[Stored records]

***

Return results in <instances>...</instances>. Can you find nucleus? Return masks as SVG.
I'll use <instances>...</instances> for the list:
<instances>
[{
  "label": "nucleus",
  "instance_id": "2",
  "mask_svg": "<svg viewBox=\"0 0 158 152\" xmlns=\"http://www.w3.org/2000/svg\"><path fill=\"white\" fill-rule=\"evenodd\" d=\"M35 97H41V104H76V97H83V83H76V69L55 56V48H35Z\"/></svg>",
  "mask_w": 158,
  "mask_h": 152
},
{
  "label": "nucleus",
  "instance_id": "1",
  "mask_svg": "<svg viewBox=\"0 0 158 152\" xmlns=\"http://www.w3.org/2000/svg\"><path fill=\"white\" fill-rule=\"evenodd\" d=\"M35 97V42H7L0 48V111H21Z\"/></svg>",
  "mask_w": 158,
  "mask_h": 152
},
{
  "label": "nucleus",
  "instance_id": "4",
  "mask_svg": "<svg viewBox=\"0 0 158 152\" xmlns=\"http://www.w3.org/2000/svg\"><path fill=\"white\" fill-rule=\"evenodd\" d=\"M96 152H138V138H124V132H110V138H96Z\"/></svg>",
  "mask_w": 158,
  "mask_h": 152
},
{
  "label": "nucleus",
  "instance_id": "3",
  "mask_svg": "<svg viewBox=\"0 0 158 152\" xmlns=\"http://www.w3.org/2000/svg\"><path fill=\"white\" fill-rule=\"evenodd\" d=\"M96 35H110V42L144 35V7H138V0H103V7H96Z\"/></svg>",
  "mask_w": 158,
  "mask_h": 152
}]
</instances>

***

### Aim
Pick out each line of the material that contains the string "white", and copy those lines.

### Complete answer
  "mask_svg": "<svg viewBox=\"0 0 158 152\" xmlns=\"http://www.w3.org/2000/svg\"><path fill=\"white\" fill-rule=\"evenodd\" d=\"M35 97H41V104H76V97H83V83H76V69L55 56V48H35Z\"/></svg>",
  "mask_svg": "<svg viewBox=\"0 0 158 152\" xmlns=\"http://www.w3.org/2000/svg\"><path fill=\"white\" fill-rule=\"evenodd\" d=\"M35 97V42H7L0 48V111H21Z\"/></svg>",
  "mask_svg": "<svg viewBox=\"0 0 158 152\" xmlns=\"http://www.w3.org/2000/svg\"><path fill=\"white\" fill-rule=\"evenodd\" d=\"M96 152H138V138H124V132H110V138H96Z\"/></svg>",
  "mask_svg": "<svg viewBox=\"0 0 158 152\" xmlns=\"http://www.w3.org/2000/svg\"><path fill=\"white\" fill-rule=\"evenodd\" d=\"M96 35H110V42L144 35V7H138V0H103V7H96Z\"/></svg>",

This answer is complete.